In Episode 53 of Inside Covid-19, some surprising results of the swing to working from home as previously resistant older people are taking to tech as never before; we revisit the growing scandal around SA insurers refusing to honour Business Interruption cover with the owner of an 81-year-old Drakensberg resort; SA can learn from a Seattle old age home on how to keep elderly patients safe; and a quite brilliant expose from our partners at the Wall Street Journal who have been digging deeply into what happened in New York, providing a case book of what NOT to do when dealing with a novel coronavirus. – Alec Hogg

In today’s Covid-19 headlines:

  • The South African coronavirus curve continues to rise exponentially with new daily infections breaking above 7,000 for the first time on Saturday. The World Health Organisation reported on Sunday that the 189,000 new cases of the previous 24 hours were a new record with South Africa among several countries at new peaks. SA’s new daily infections are now in the global top five, alongside Russia and surpassed only by the far more populous USA, which is now into a distinct second wave, Brazil and India. While the rate of growth is of concern, South Africa’s total cases of 140,000 and mortalities of 2,500 are still well behind the hardest hit nations. The US has had just under 130,000 deaths from 2.6m confirmed infections. In Brazil, 57,000 people have succumbed to the virus with a total of 1.35m cases. The UK, which appears to now have the virus under control with a modest 36 deaths yesterday, is still third on the global list with 43,550 mortalities from 311,000 cases.

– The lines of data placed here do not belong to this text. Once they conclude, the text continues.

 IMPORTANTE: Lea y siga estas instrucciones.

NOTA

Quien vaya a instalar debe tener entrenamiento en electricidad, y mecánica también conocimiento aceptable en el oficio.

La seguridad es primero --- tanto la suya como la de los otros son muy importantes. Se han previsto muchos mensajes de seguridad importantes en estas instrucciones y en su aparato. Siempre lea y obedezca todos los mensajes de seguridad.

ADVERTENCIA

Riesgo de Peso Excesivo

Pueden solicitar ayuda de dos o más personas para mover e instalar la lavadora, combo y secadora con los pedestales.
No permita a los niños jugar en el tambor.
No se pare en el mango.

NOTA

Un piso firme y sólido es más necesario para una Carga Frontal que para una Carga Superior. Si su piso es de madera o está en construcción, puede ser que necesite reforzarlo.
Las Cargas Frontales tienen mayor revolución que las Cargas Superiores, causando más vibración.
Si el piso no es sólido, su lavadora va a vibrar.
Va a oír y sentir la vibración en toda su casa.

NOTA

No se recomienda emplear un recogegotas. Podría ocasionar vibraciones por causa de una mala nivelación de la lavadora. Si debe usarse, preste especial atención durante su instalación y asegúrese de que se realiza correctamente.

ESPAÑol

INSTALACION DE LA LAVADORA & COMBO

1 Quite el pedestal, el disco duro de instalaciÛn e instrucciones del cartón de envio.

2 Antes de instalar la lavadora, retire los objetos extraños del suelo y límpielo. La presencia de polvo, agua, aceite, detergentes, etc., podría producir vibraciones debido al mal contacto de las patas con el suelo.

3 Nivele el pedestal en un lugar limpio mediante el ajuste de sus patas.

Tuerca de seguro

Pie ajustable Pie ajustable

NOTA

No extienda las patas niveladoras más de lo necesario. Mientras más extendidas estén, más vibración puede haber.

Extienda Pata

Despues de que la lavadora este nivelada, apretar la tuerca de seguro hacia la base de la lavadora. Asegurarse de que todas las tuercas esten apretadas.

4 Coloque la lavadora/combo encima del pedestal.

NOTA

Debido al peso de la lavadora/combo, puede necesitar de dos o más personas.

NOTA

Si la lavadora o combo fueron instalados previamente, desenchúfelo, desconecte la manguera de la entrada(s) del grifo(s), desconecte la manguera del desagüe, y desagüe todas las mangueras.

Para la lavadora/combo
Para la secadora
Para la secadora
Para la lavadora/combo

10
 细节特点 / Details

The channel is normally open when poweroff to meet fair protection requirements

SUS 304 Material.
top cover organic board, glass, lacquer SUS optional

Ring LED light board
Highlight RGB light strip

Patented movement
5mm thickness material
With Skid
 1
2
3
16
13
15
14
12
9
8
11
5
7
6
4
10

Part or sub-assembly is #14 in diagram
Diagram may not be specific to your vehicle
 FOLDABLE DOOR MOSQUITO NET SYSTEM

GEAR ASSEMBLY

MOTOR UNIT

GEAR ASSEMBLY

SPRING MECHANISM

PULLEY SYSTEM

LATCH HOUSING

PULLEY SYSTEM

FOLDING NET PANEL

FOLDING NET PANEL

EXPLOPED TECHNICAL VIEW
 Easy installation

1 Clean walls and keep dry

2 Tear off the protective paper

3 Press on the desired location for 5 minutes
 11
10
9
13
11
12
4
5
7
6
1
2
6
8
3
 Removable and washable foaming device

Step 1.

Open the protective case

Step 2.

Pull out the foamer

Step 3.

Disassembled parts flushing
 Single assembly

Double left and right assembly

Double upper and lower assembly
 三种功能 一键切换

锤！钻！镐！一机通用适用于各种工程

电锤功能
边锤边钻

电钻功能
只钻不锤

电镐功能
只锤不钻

  • It’s not only in the USA where societal fault lines have been prized open by Covid-19. Brazilian activists erected a thousand crosses in front of the Brazilian parliament to represent the people who have died, an indictment on a political leadership which initially wrote off the pandemic as a bad flu.
  • The Covid-19 inspired lockdowns and social distancing regulations has seen millions of people working on their computers from home. As you’ll hear in this fascinating discussion with Discovery’s Chief Technology Officer Derek Wilcocks and the group’s chief information security officer Zaid Parak, it was a huge logistical exercise – but also with a dark side for those who do not protect themselves against criminals who have spotted a new cyber crime opportunity.